* _What to do_
• 1. Copy everything from "The court noted" down to "claims were dismissed." in the passage on the Nationwide coverage dispute.
• 2. In the passage on the Nationwide coverage dispute, what was the loss date?

Finally, Nationwide argued that the bad faith claims should fall both because there was no viable contract claim and because plaintiffs had not come forward with any evidence that Nationwide lacked a reasonable basis for its coverage position. 2

P&L and Pinnacle were apparently represented by the same attorneys and responded with several joint arguments. They contended that Nationwide had effectively waived any right to rely on the anti-assignment clause by continuing to investigate and adjust the claim after the assignment existed. They pointed to other claims involving entities affiliated with P&L’s owner, in which benefits had been assigned to Pinnacle Roofing and Nationwide had nevertheless adjusted and resolved the claims. They argued that an insurer who treats a policy as valid and continues adjusting with knowledge of a forfeiture condition can be deemed to have waived it.

More importantly, the plaintiffs argued that the correct legal consequence of a pre-loss assignment in Iowa is not a forfeiture of the insured’s rights, but the invalidation of the assignment itself. They cited Iowa cases and Eighth Circuit authority, noting that pre-loss assignments in the face of an anti-assignment clause are “invalid and unenforceable” as a matter of contract law. Their point was simple but powerful: if the assignment is void or voidable by operation of law, then P&L never truly transferred its rights, and the policy is not void as to P&L. Any attempt by Nationwide to treat the same assignment as invalid for Pinnacle yet fatally valid for P&L was, in their view, an attempt to “have it both ways.”

On the misrepresentation issue, plaintiffs stressed that the proof of loss form asked about named insureds and ownership interests in the property, not about assignments of claim benefits. Pinnacle Roofing did not own the property and was not a named insured, so its omission was not a misrepresentation. Listing Semper Fi as having an interest was at most an error, they argued, and there was no evidence of intent to deceive or of any material impact on coverage. On bad faith, plaintiffs essentially said it was too early to decide; discovery was ongoing and might reveal evidence of unreasonable claim handling. 3

The federal court issued a detailed opinion that cut through the confusion and sorted the claims actor by actor. First, the court had little trouble concluding that Pinnacle Roofing, as the pre-loss assignee, could not sue Nationwide. The anti-assignment clause was valid and enforceable under Iowa law. The assignment was signed in April 2023, months before the July 28, 2023, loss date. Nationwide never consented to any transfer of rights.

The court noted that the plaintiffs offered no actual evidence that Nationwide knew of this particular assignment during claim handling, and knowledge from other cases involving other properties did not automatically carry over. Without actual knowledge of this assignment, Nationwide could not have waived the anti-assignment clause. As a result, Pinnacle Roofing had no rights under the policy, and its breach of contract and bad faith claims were dismissed.

Nationwide wanted the court to rule that by signing the pre-loss assignment, P&L itself violated a condition precedent and thereby forfeited its right to sue. The court rejected that position. Looking to Iowa precedent, the judge read the cases as treating pre-loss assignments in violation of anti-assignment clauses as “invalidated,” not as nullifying the insured’s policy rights entirely. If the attempted assignment was legally ineffective as to Nationwide, then P&L never successfully assigned its rights, and thus could not be said to have breached the policy in a way that barred suit. The court explicitly noted the unfairness of allowing Nationwide to argue that the assignment is void to defeat Pinnacle’s claims, but somehow effective enough to create a disqualifying breach by P&L.

* _Data_
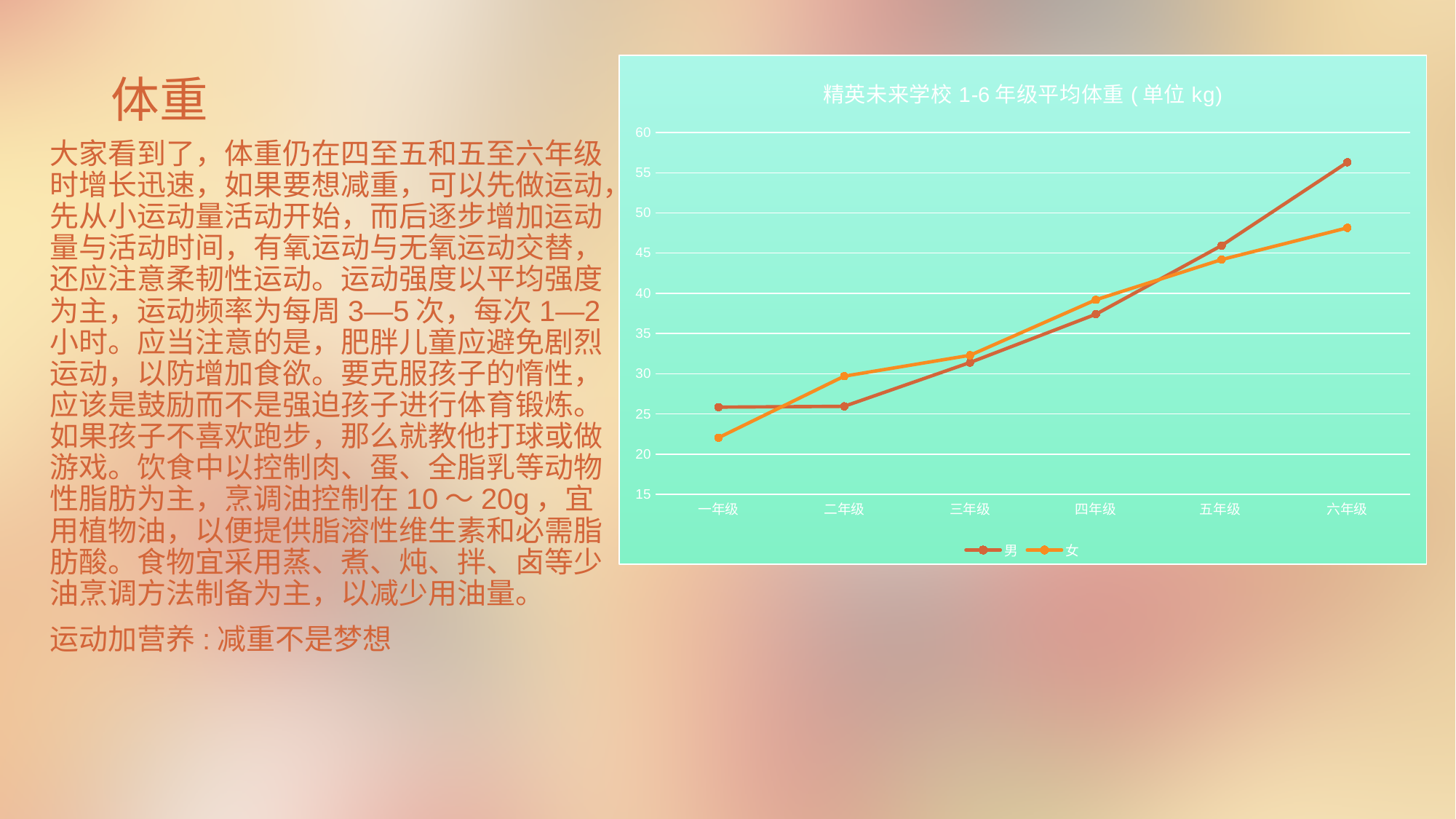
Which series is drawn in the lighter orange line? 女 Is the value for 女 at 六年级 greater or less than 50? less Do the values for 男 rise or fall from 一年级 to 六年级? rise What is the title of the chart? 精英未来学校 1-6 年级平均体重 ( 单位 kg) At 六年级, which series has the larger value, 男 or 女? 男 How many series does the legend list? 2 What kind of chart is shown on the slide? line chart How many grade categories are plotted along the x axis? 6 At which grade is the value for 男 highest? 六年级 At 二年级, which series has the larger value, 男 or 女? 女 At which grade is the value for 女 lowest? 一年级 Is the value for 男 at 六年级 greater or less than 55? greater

* _Answers by item_
• 1.
The court noted that the plaintiffs offered no actual evidence that Nationwide knew of this particular assignment during claim handling, and knowledge from other cases involving other properties did not automatically carry over. Without actual knowledge of this assignment, Nationwide could not have waived the anti-assignment clause. As a result, Pinnacle Roofing had no rights under the policy, and its breach of contract and bad faith claims were dismissed.

• 2. July 28, 2023.